The resulting picture conforms to patterns of Western history-writing, as historian William Deverell explains:
Our attention as scholars of the Jewish American experience, if it has come West at all, has tended to focus on urban areas: places such as Denver, Salt Lake, and, especially, Los Angeles and San Francisco. There are good reasons for this, of course, with demography leading the way: these were the centers of Jewish life, commerce, and culture, and historians are right to focus on them.
Nevertheless, Jews did settle in “outlying areas,” and there were a few worthy musicians among them.

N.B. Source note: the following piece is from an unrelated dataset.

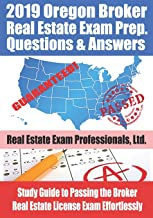 2019 Oregon Real Estate Exam Prep Questions and Answers: Study Guide to Passing the Broker Real Estate License Exam Effortlessly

It is not the purpose nor goal of this book to turn over rocks in remote parts of the West. However, in its own way, the area covered is just as crucial to the understanding of Jewish life in the region. As stated at the beginning of this introduction, music is not given the space it deserves in Jewish studies, and scholarship on the Western States is no exception. To help offset this trend, I offer the following stories of important, yet mostly little-known, musical pioneers.